To recap: The journey begins as Kim herself spots you at work in a Los Angeles boutique and offers to set you up with an agent. For the rest of the game, you will pinball between appointments all over L.A., with occasional jaunts to Miami (where Kim may enlist your clothes-folding skills at one of her own shops) or Las Vegas (where you may discover that you don’t have enough money to book the club that Kim recommended for your birthday party). By completing a litany of commands—e.g., “Flirt,” “Check your makeup,” “Get a drink,” “Hold that pose,” “Dazzle the crowd”—you earn money and stars, which in turn you can use to pay for transportation, clothing, and “charm,” i.e., forcing people in higher social echelons to talk to you. (The dollars and stars pour out onto the ground as you earn them, conjuring the appropriately abject image of your avatar crawling around to collect her wages.) To accomplish all this, you need energy, which the game parcels out in lightning bolts. (Jezebel’s Morrissey assumed that the lightning bolts were stand-ins for cocaine; I thought of them as custom-designed Adderall tablets.) You can also purchase units of currency in packages starting at $4.99, which is how this game is going to end up with $200 million in revenue.

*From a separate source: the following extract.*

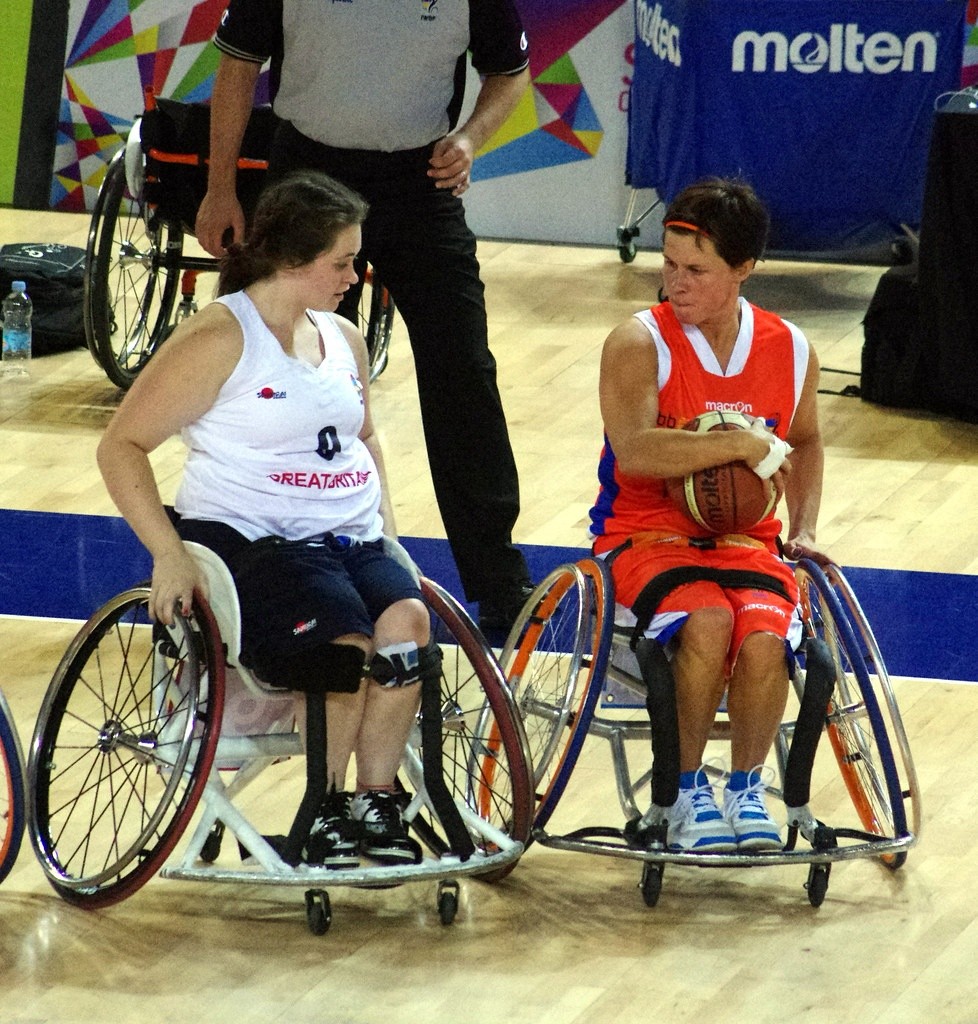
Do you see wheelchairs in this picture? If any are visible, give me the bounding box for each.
[466,557,920,909]
[26,504,535,937]
[84,96,395,393]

With 21st-century shades of Pygmalion and Fitzgerald’s Bernice Bobs Her Hair, KK:H allows Kim to enshrine the lessons of her climb to the top without having to write a memoir. That KK:H has achieved its success by mimicking another Glu Mobile game, Stardom Hollywood, also maps neatly onto Kim’s biography, which itself mimics the template set by her onetime employer Paris Hilton: a voyage from L.A. socialite to sex-tape protagonist to reality-TV star to generalized stander-in-front-of-things. (Unfortunately, there is no sex-tape challenge in KK:H.) What seem at first to be the game’s technical limitations are in fact effective simulations of Kim’s Kim-ness. Your avatar may have no discernible talents and an extremely constricted repertoire of responses (her go-to conversation starter is “Hi!”) and movements (even when “walking” in a fashion show, she hangs around warily at the back of the stage), but damn if she can’t stand up straight for hours, maybe days, in five-inch heels with a blank expression on her impeccably made-up face.

That is the genius of Kim Kardashian: Hollywood: It perfectly captures the hollow-eyed compliant monotony of the very lifestyle it’s espousing. You absorb its value system into your bloodstream on contact. The first big dilemma my avatar faced was deciding whether or not to spend precious Adderall-bolts of energy flirting with a D-list social worker at an overlit and underpopulated party (I didn’t, and shall therefore never know if he was the nephew of a TV executive). Her first major regret was leaving a big tip for a bartender on the hunch that he had “information” (he did not, because he was just a lowly bartender). After a few hours of play, you start to understand how, if you’d been forged in this crucible like Kim and her sisters, you, too, might have turned out just like these sad, tiny people inside your phone. In miniaturizing and cartoon-izing Kim Kardashian and her brethren, KK:H renders them as less cartoonish and more empathetic than they seem in real life. Making millions to stand around doing nothing, saying nothing, thinking nothing—it’s harder than it looks.